[Opening EXCERPT section]

Rolling Updates, Rollbacks, and Update Strategies

Deploying a new version of your application should not take it offline. Kubernetes Deployments achieve zero-downtime updates by gradually replacing Pods running the old version with Pods running the new version — a process called a rolling update. If the new version is broken, you roll back to the previous version with a single command. This section covers the mechanics of both operations in the detail the CKAD requires.

The Rolling Update Strategy

The default update strategy for a Deployment is RollingUpdate. When you change anything in the Pod template (image version, environment variable, resource limits), the Deployment controller creates a new ReplicaSet and gradually transitions Pods from the old ReplicaSet to the new one. Two parameters control the pace of this transition:

maxSurge

The maximum number of Pods that can exist above the desired replica count during the update. It can be an absolute number or a percentage of spec.replicas.

strategy:
  type: RollingUpdate
  rollingUpdate:
    maxSurge: 1

With replicas: 3 and maxSurge: 1, up to 4 Pods can exist at any point during the update (3 desired + 1 surge). The controller creates one new Pod before removing an old one, ensuring capacity never drops below 3.

When specified as a percentage:

maxSurge: 25%

With replicas: 4 and maxSurge: 25%, the surge allows 1 extra Pod (25% of 4, rounded up). With replicas: 10, it allows 3 extra Pods (25% of 10, rounded up to 3).

maxUnavailable

The maximum number of Pods that can be unavailable during the update. It can also be an absolute number or a percentage.

strategy:
  type: RollingUpdate
  rollingUpdate:
    maxUnavailable: 1

With replicas: 3 and maxUnavailable: 1, at least 2 Pods must be available at all times. The controller can take down one old Pod before its replacement is ready.

The defaults are maxSurge: 25% and maxUnavailable: 25%. These defaults work well for most workloads: they allow the update to proceed with moderate parallelism while keeping most replicas available.

Tuning the Parameters

The two parameters create a trade-off between update speed and resource usage:

Scenario	maxSurge	maxUnavailable	Effect
Conservative (zero downtime)	`1`	`0`	Never removes an old Pod until a new one is Ready. Slowest rollout, but availability never dips below `replicas`. Requires extra node capacity for the surge Pod.
Aggressive (fast rollout)	`50%`	`50%`	Replaces half the fleet at a time. Fast, but half the application is temporarily unavailable or running the new version.
Default	`25%`	`25%`	Balanced. The fleet transitions in roughly four waves.

The constraint maxSurge and maxUnavailable cannot both be zero — the controller would have no room to make progress (it cannot create extra Pods and cannot remove existing ones).

[Closing EXCERPT section]
[Opening SOURCE MATERIAL section]

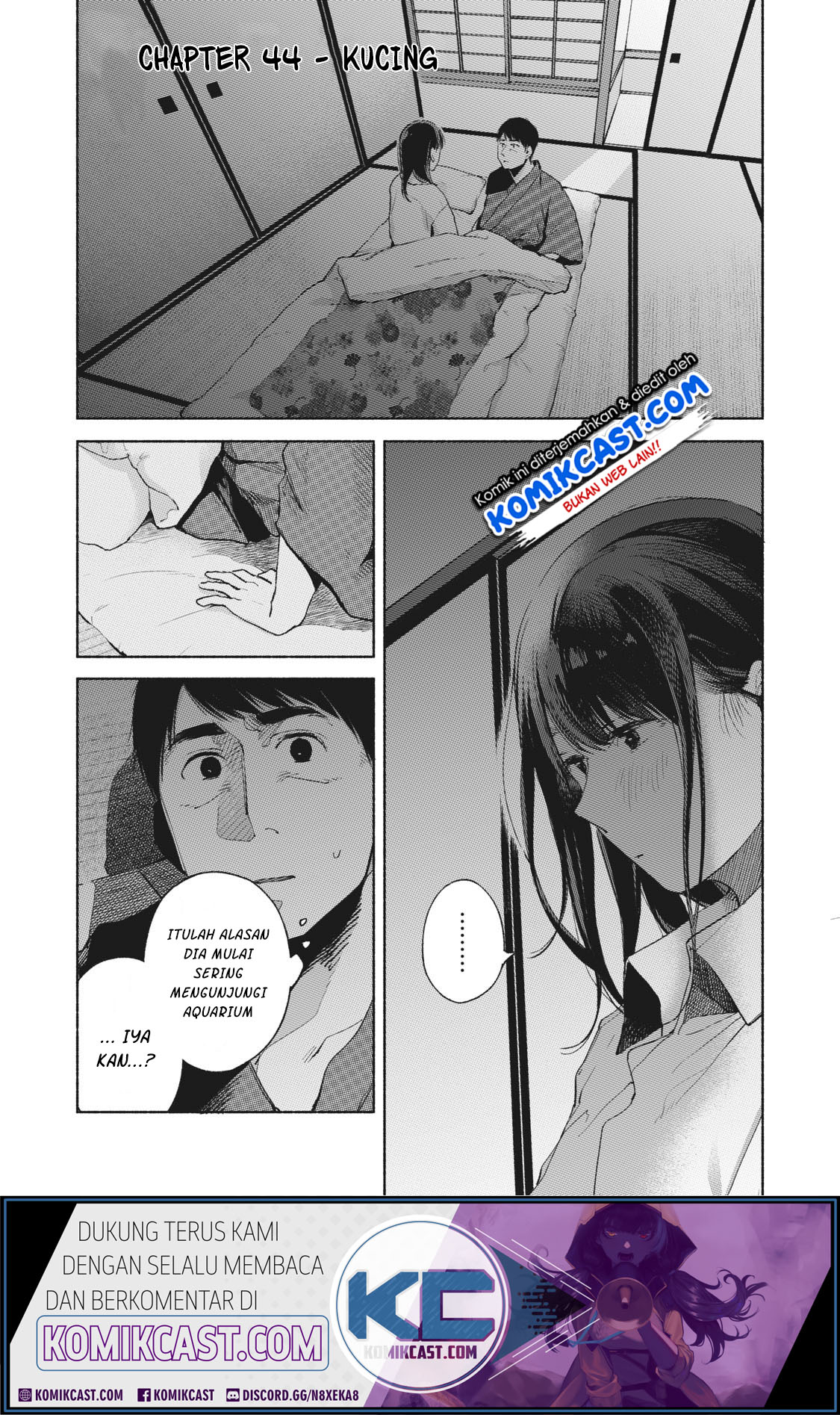 Musume no Tomodachi Chapter 44 - halaman 2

[Closing SOURCE MATERIAL section]

REQUIRED WORK:
1. Answer these from the rolling-update section:
(a) What is the default update strategy for a Deployment?
(b) With replicas: 3 and maxUnavailable: 1, how many Pods must be available at all times?
(c) What are the default values of maxSurge and maxUnavailable?
2. Print the stretch of the rolling-update section from "The default update" through "percentage of spec.replicas.".
3. Write what follows in the rolling-update section on Kubernetes Deployments, picking up after its last sentence.
The material comes from a separate source, unrelated to the rolling-update section.

EXERCISE ANSWERS:
1.
(a) RollingUpdate.
(b) At least 2.
(c) Both are 25%.

2.
The default update strategy for a Deployment is RollingUpdate. When you change anything in the Pod template (image version, environment variable, resource limits), the Deployment controller creates a new ReplicaSet and gradually transitions Pods from the old ReplicaSet to the new one. Two parameters control the pace of this transition:

maxSurge

The maximum number of Pods that can exist above the desired replica count during the update. It can be an absolute number or a percentage of spec.replicas.

3.
Visualizing a Rolling Update

Consider a Deployment with 4 replicas updating from version v1 to v2 using the default strategy (maxSurge: 25%, maxUnavailable: 25%). With 4 replicas, 25% rounds up to 1 — so at most 1 extra Pod can exist and at most 1 Pod can be unavailable.

Rolling update process showing gradual transition from old to new ReplicaSet

Rolling update visualization: the diagram shows five stages of a Deployment rolling update. Stage 1 (initial state): the old ReplicaSet runs 4 Pods (v1), desired=4. Stage 2 (scale up new): the Deployment creates the new ReplicaSet and scales it to 1 Pod (v2), total Pods = 5 (4 old + 1 new), which is within the maxSurge budget of 1 extra Pod. Stage 3 (scale down old): once the new Pod is Ready, the old ReplicaSet scales down by 1 (to 3 v1 Pods), total available = 4 (3 old + 1 new), satisfying the maxUnavailable constraint of at most 1 unavailable. Stage 4 (repeat cycle): the new ReplicaSet scales up to 2, then old scales down to 2, then new scales up to 3, then old scales down to 1. At each step, the total Pod count stays between 3 (replicas - maxUnavailable) and 5 (replicas + maxSurge). Stage 5 (complete): the new ReplicaSet runs 4 Pods (v2), the old ReplicaSet is scaled to 0 (retained for rollback). The Deployment’s rollout is complete.

The key insight: at no point during the update does the available Pod count drop below 3 (4 replicas minus 1 maxUnavailable) or exceed 5 (4 replicas plus 1 maxSurge). This bounded transition is what guarantees zero-downtime updates.

Updating a Deployment

Updating the Image

The most common update — change the container image version:

kubectl set image deployment/nginx nginx=nginx:1.26

The syntax is kubectl set image deployment/<name> <container-name>=<new-image>. The container name must match the name field in the Pod template. If your Deployment has a single container named nginx, the command above changes its image from whatever it was to nginx:1.26.

This command modifies the Deployment’s Pod template, which triggers a rolling update. A new ReplicaSet is created with the updated image. Pods are gradually transitioned.

Alternative: kubectl edit

kubectl edit deployment nginx

This opens the Deployment manifest in your editor. Find the image field, change it, save, and exit. The rollout begins immediately.

Alternative: kubectl patch

kubectl patch deployment nginx -p '{"spec":{"template":{"spec":{"containers":[{"name":"nginx","image":"nginx:1.26"}]}}}}'

Useful for scripting but verbose. On the exam, kubectl set image is the fastest option for image-only changes.

Monitoring a Rollout

Rollout Status

Watch the rollout progress in real time:

kubectl rollout status deployment/nginx

Output during a rollout:

Waiting for deployment "nginx" rollout to finish: 2 out of 3 new replicas have been updated...
Waiting for deployment "nginx" rollout to finish: 1 old replicas are pending termination...
deployment "nginx" successfully rolled out

This command blocks until the rollout completes (or fails). The exit code is 0 for success, non-zero for failure — useful in CI/CD scripts.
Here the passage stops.